- **PROBLEM DESCRIPTION**
Gather every line below where "scientific" appears.

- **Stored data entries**
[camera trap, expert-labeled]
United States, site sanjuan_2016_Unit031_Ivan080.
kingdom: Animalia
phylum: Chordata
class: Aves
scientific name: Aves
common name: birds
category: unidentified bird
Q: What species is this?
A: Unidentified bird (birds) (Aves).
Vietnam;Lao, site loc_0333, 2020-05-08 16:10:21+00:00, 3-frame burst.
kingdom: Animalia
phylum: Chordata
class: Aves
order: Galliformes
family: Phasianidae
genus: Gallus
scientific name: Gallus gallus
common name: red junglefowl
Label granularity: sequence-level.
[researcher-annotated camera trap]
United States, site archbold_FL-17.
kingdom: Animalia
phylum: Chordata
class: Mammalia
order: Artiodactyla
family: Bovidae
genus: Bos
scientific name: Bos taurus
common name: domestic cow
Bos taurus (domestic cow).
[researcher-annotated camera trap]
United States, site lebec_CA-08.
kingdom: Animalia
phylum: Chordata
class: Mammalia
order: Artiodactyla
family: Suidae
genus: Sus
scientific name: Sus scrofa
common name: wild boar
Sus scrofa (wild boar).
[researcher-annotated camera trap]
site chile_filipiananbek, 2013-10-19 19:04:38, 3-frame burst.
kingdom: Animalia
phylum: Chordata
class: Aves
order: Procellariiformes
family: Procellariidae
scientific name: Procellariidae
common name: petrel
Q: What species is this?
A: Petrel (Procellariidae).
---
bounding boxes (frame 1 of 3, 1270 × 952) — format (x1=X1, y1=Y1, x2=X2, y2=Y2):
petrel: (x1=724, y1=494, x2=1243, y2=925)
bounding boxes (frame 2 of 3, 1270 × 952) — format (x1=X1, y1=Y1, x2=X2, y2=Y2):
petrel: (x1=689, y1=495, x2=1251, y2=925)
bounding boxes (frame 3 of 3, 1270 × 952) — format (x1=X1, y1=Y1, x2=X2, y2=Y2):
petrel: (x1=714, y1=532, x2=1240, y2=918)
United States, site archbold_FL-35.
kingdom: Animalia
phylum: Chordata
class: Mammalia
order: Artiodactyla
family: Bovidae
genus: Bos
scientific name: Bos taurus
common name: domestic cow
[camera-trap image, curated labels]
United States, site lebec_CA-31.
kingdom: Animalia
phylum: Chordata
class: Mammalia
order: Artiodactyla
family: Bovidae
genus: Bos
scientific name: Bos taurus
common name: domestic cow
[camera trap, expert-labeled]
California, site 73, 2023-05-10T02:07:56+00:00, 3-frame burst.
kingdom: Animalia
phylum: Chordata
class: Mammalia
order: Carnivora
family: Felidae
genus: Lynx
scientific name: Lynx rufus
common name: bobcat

- **RESPONSE TO THE EXERCISE**
scientific name: Aves
scientific name: Gallus gallus
scientific name: Bos taurus
scientific name: Sus scrofa
scientific name: Procellariidae
scientific name: Bos taurus
scientific name: Bos taurus
scientific name: Lynx rufus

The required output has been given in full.